This brings us to the question: why do we have pain?
Many people view pain as a bad thing in itself, but it is nature’s warning system, meant to protect us. When someone brings us bad news, we don’t shoot the messenger, do we? Instead, we listen to what the messenger has to say, and then we go and find the real cause of the problem. It is exactly the same thing when it comes to pain: Mr Pain is only trying to warn us that there is a problem, and it is up to us to take his advice and seek out the true reason behind that pain – where is Mr Pain coming from? And why? This is what we have to find out.
Unfortunately, nature’s warning system can so easily become a nightmare. Lasting pain can be caused by deficiencies and excesses in your mind, body, and diet. The secret to conquering pain is to find out what you have too much or too little of. It’s all about balance, and any disruption in the delicate balance of your body can be a strong contender for the root cause of your painful life.
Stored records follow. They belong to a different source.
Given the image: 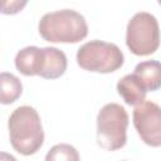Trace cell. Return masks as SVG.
<instances>
[{
	"instance_id": "cell-1",
	"label": "cell",
	"mask_w": 161,
	"mask_h": 161,
	"mask_svg": "<svg viewBox=\"0 0 161 161\" xmlns=\"http://www.w3.org/2000/svg\"><path fill=\"white\" fill-rule=\"evenodd\" d=\"M9 137L13 148L24 156L34 155L44 142V131L35 108L20 106L13 111L8 121Z\"/></svg>"
},
{
	"instance_id": "cell-2",
	"label": "cell",
	"mask_w": 161,
	"mask_h": 161,
	"mask_svg": "<svg viewBox=\"0 0 161 161\" xmlns=\"http://www.w3.org/2000/svg\"><path fill=\"white\" fill-rule=\"evenodd\" d=\"M38 30L50 43H78L88 35V24L78 11L63 9L44 14Z\"/></svg>"
},
{
	"instance_id": "cell-3",
	"label": "cell",
	"mask_w": 161,
	"mask_h": 161,
	"mask_svg": "<svg viewBox=\"0 0 161 161\" xmlns=\"http://www.w3.org/2000/svg\"><path fill=\"white\" fill-rule=\"evenodd\" d=\"M128 114L118 103L104 104L97 114V143L106 151L122 148L127 142Z\"/></svg>"
},
{
	"instance_id": "cell-4",
	"label": "cell",
	"mask_w": 161,
	"mask_h": 161,
	"mask_svg": "<svg viewBox=\"0 0 161 161\" xmlns=\"http://www.w3.org/2000/svg\"><path fill=\"white\" fill-rule=\"evenodd\" d=\"M122 50L113 43L103 40H91L84 43L77 52L78 65L88 72L112 73L123 65Z\"/></svg>"
},
{
	"instance_id": "cell-5",
	"label": "cell",
	"mask_w": 161,
	"mask_h": 161,
	"mask_svg": "<svg viewBox=\"0 0 161 161\" xmlns=\"http://www.w3.org/2000/svg\"><path fill=\"white\" fill-rule=\"evenodd\" d=\"M126 45L138 57L151 55L160 47V26L157 19L147 13L135 14L127 24Z\"/></svg>"
},
{
	"instance_id": "cell-6",
	"label": "cell",
	"mask_w": 161,
	"mask_h": 161,
	"mask_svg": "<svg viewBox=\"0 0 161 161\" xmlns=\"http://www.w3.org/2000/svg\"><path fill=\"white\" fill-rule=\"evenodd\" d=\"M133 126L141 140L151 147H161V107L143 102L133 109Z\"/></svg>"
},
{
	"instance_id": "cell-7",
	"label": "cell",
	"mask_w": 161,
	"mask_h": 161,
	"mask_svg": "<svg viewBox=\"0 0 161 161\" xmlns=\"http://www.w3.org/2000/svg\"><path fill=\"white\" fill-rule=\"evenodd\" d=\"M44 60V49L38 47H25L20 49L15 55V67L16 69L26 75H39L43 68Z\"/></svg>"
},
{
	"instance_id": "cell-8",
	"label": "cell",
	"mask_w": 161,
	"mask_h": 161,
	"mask_svg": "<svg viewBox=\"0 0 161 161\" xmlns=\"http://www.w3.org/2000/svg\"><path fill=\"white\" fill-rule=\"evenodd\" d=\"M43 49H44V60L39 75L44 79L60 78L65 73L68 65L65 54L54 47H45Z\"/></svg>"
},
{
	"instance_id": "cell-9",
	"label": "cell",
	"mask_w": 161,
	"mask_h": 161,
	"mask_svg": "<svg viewBox=\"0 0 161 161\" xmlns=\"http://www.w3.org/2000/svg\"><path fill=\"white\" fill-rule=\"evenodd\" d=\"M117 92L123 98L128 106H138L145 102L146 89L138 80V78L132 74H126L117 82Z\"/></svg>"
},
{
	"instance_id": "cell-10",
	"label": "cell",
	"mask_w": 161,
	"mask_h": 161,
	"mask_svg": "<svg viewBox=\"0 0 161 161\" xmlns=\"http://www.w3.org/2000/svg\"><path fill=\"white\" fill-rule=\"evenodd\" d=\"M133 74L138 78L146 92H155L161 88V62L145 60L135 67Z\"/></svg>"
},
{
	"instance_id": "cell-11",
	"label": "cell",
	"mask_w": 161,
	"mask_h": 161,
	"mask_svg": "<svg viewBox=\"0 0 161 161\" xmlns=\"http://www.w3.org/2000/svg\"><path fill=\"white\" fill-rule=\"evenodd\" d=\"M0 84H1L0 102L3 104L14 103L23 93V84L20 79L11 73L3 72L0 75Z\"/></svg>"
},
{
	"instance_id": "cell-12",
	"label": "cell",
	"mask_w": 161,
	"mask_h": 161,
	"mask_svg": "<svg viewBox=\"0 0 161 161\" xmlns=\"http://www.w3.org/2000/svg\"><path fill=\"white\" fill-rule=\"evenodd\" d=\"M44 161H79V153L72 145L58 143L47 152Z\"/></svg>"
},
{
	"instance_id": "cell-13",
	"label": "cell",
	"mask_w": 161,
	"mask_h": 161,
	"mask_svg": "<svg viewBox=\"0 0 161 161\" xmlns=\"http://www.w3.org/2000/svg\"><path fill=\"white\" fill-rule=\"evenodd\" d=\"M25 5H26V1H10V3L5 1L1 5V13L3 14H16Z\"/></svg>"
},
{
	"instance_id": "cell-14",
	"label": "cell",
	"mask_w": 161,
	"mask_h": 161,
	"mask_svg": "<svg viewBox=\"0 0 161 161\" xmlns=\"http://www.w3.org/2000/svg\"><path fill=\"white\" fill-rule=\"evenodd\" d=\"M0 161H18L13 155L6 153V152H1L0 153Z\"/></svg>"
},
{
	"instance_id": "cell-15",
	"label": "cell",
	"mask_w": 161,
	"mask_h": 161,
	"mask_svg": "<svg viewBox=\"0 0 161 161\" xmlns=\"http://www.w3.org/2000/svg\"><path fill=\"white\" fill-rule=\"evenodd\" d=\"M158 4H160V5H161V1H158Z\"/></svg>"
}]
</instances>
As we age, we need to put more care into diet, supplementation, exercise, and our workload. It sounds simple, but many of us fail to even acknowledge that we have to change the way we use our bodies as we get older. As we age, naturally occurring enzymes are fewer, inflammation is greater, and the change from fibrinogen to inflexible scar tissue becomes much more extensive. Therefore, long-term solutions for pain need to address our ongoing biochemical changes.
I have two kinds of patients that come to my clinic: those who want a quick fix with no effort on their part or change in their lifestyle, and those who want a more permanent solution and actually want to make an investment in their future health. Long-term solutions can only be met by concentrating on the root cause, not by simply focusing on the symptoms alone.
How much we feel pain is governed by our beliefs and moods, as our joint psychology/biology (physiology) affects every cell in our body. What we don’t know about pain will hurt us, but the body is always attempting to regulate pain impulses and to heal. With improved knowledge, we can work with – rather than against – this process and, in turn, feel less pain.
How Pain Works
So, how does pain work? We have myriad tiny receptors inside us – sensing touch, pressure, temperature, and pain – which pass information to our sensory nerves. These pain impulses travel up the dorsal horn of the spinal cord, and here is where you get your first chance to reduce your pain level – at the pain gate. If the pain gets through the gate, it heads onto the thalamus, which acts like a router and – simply speaking – makes three ‘phone calls’, one to the sensory cortex (which interprets the nature of the pain), one to the mammalian amygdala (which assesses the level of fear, is the emotional centre, and which decides if the body needs to shut down digestion, cell division, circulation etc.), and one to the cortex (which is in charge of the human decision-making process). Hence our minds really do decide, like a panel of judges, how much pain is appropriate for us to experience at any one time. Pain is then translated into how much we hurt. If we return to the gating mechanism, you can close the gate at the pain’s entry point into the brain by doing several things.
While we will explore these concepts in more depth in the individual blogs, they can include: having a massage, getting the right amount and the right type of sleep, undergoing acupuncture, eating nutritious food and making the correct use of supplements, going to reiki and meditation sessions, evaluating your lifestyle, understanding your natural biorhythms, taking part in regular exercise, getting your posture right, using a TENS device, undergoing hypnosis, drinking plenty of water, doing breathing exercises, and making sure you get enough laughter and meaningful, loving relationships into each and every day.